(Document excerpt)
Re: [Dovecot] IMP reading entire mailbox

2009-06-15 Thread Timo Sirainen
On Tue, 2009-06-09 at 17:49 -0700, Kenneth Porter wrote:

 How about a configuration option that's a regex or glob of files to ignore 
 in the mail directories?

A plugin could do that. ACL plugin could be used as an example.



signature.asc
Description: This is a digitally signed message part


Re: [Dovecot] IMP reading entire mailbox

2009-06-11 Thread Chris O'Regan
 [...] My hunch
 is that IMP became very confused when we switched IMAP servers, and fell
 back to re-reading the entire mailbox each time it connected to the
 server. If I am correct, then we should see normal usage when he next
 accesses IMP with a fresh session.

It appears that my hunch is correct. Access via webmail for this user is
back to normal. Thank you for all the help!


-- 
Chris O'Regan ch...@encs.concordia.ca
Senior Unix Systems Administrator, Academic IT Services
Faculty of Engineering and Computer Science
Concordia University, Montreal, Canada



Re: [Dovecot] IMP reading entire mailbox

2009-06-10 Thread Chris O'Regan
  DUH! Please ignore the Corrupted index cache file; the mailbox in
  question is a file named delivery.log (i.e. procmail log file) that is
  in the user's ~/mail directory. Of course there will be problems
  trying
  to index this file, it is not an mbox! *sigh*
 
  Hmm. It still seems like there's something Dovecot should do better here.

(Dataset records)

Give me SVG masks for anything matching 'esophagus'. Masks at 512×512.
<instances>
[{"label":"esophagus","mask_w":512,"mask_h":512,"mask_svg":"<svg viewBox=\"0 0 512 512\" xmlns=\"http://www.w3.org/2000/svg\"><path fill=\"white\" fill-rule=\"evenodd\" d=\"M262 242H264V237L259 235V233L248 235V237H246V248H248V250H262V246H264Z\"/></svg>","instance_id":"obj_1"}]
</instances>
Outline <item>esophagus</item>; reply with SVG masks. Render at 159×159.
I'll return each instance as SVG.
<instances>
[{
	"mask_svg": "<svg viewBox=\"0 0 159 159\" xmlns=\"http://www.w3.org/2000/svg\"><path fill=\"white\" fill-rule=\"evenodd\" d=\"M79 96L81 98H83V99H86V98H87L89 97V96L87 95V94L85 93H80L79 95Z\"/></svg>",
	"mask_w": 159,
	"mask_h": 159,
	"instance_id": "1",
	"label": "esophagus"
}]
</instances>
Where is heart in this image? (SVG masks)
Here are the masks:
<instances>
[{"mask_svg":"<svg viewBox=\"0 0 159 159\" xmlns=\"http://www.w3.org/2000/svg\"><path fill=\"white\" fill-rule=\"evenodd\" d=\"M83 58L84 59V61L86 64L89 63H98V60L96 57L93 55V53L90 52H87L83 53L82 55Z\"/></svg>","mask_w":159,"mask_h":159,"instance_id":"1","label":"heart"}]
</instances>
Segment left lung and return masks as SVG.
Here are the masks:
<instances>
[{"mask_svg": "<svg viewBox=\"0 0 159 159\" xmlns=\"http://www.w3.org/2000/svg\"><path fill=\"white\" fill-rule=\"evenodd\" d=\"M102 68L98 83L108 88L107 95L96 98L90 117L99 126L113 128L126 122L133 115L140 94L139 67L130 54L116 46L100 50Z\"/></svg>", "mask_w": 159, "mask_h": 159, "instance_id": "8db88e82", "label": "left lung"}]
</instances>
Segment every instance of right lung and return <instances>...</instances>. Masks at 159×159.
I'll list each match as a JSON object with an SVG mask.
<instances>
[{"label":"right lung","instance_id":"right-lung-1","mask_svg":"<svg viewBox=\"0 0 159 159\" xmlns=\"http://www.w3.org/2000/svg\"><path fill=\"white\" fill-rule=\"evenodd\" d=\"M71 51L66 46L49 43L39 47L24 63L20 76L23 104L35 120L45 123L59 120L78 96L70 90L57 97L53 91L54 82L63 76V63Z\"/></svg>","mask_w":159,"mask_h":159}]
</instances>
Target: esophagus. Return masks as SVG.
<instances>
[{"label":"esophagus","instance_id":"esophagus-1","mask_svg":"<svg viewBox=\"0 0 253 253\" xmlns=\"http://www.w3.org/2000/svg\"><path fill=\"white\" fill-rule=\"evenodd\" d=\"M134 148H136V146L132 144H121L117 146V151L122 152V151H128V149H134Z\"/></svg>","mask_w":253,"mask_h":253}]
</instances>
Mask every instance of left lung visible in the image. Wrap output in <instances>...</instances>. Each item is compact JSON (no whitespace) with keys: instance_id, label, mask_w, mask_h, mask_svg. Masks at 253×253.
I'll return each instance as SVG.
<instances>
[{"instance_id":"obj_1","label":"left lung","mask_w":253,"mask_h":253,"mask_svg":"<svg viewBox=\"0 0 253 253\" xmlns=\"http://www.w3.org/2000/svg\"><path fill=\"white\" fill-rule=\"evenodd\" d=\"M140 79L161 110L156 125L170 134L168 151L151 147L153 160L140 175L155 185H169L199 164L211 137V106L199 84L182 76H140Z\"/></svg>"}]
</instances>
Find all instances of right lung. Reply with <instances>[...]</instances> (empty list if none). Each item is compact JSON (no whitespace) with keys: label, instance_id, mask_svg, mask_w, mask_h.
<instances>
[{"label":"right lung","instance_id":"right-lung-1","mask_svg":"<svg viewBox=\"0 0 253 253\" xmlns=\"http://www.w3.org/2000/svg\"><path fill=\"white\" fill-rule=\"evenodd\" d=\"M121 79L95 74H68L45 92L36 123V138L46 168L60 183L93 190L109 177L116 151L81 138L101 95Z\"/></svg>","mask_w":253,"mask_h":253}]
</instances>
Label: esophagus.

(Prompt 1) Retype the stretch of the Dovecot thread from "2009-06-15 Thread Timo" through "as an example.".
(Prompt 2)
Answer these from the Dovecot thread:
(a) In Timo Sirainen's reply, which plugin could serve as an example?
(b) What kind of file is delivery.log?
(c) What is Chris O'Regan's job title in his signature?

(Exercise result 1)
2009-06-15 Thread Timo Sirainen
On Tue, 2009-06-09 at 17:49 -0700, Kenneth Porter wrote:

 How about a configuration option that's a regex or glob of files to ignore 
 in the mail directories?

A plugin could do that. ACL plugin could be used as an example.

(Exercise result 2)
(a) The ACL plugin.
(b) A procmail log file.
(c) Senior Unix Systems Administrator, Academic IT Services.